Convert the listing below into a two-column CSV with the headers "query" and "result", giving one row per listing entry. Put each field in double quotes and replace any line breaks inside it with spaces.

**Spatial reasoning question records**
--
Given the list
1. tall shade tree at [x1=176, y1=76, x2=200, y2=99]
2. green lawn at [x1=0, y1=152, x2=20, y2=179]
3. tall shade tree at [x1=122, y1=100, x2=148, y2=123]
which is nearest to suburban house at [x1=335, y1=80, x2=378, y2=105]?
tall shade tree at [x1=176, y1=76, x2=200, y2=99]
--
**In response**
query,result
"Given the list 1. tall shade tree at [x1=176, y1=76, x2=200, y2=99] 2. green lawn at [x1=0, y1=152, x2=20, y2=179] 3. tall shade tree at [x1=122, y1=100, x2=148, y2=123] which is nearest to suburban house at [x1=335, y1=80, x2=378, y2=105]?","tall shade tree at [x1=176, y1=76, x2=200, y2=99]"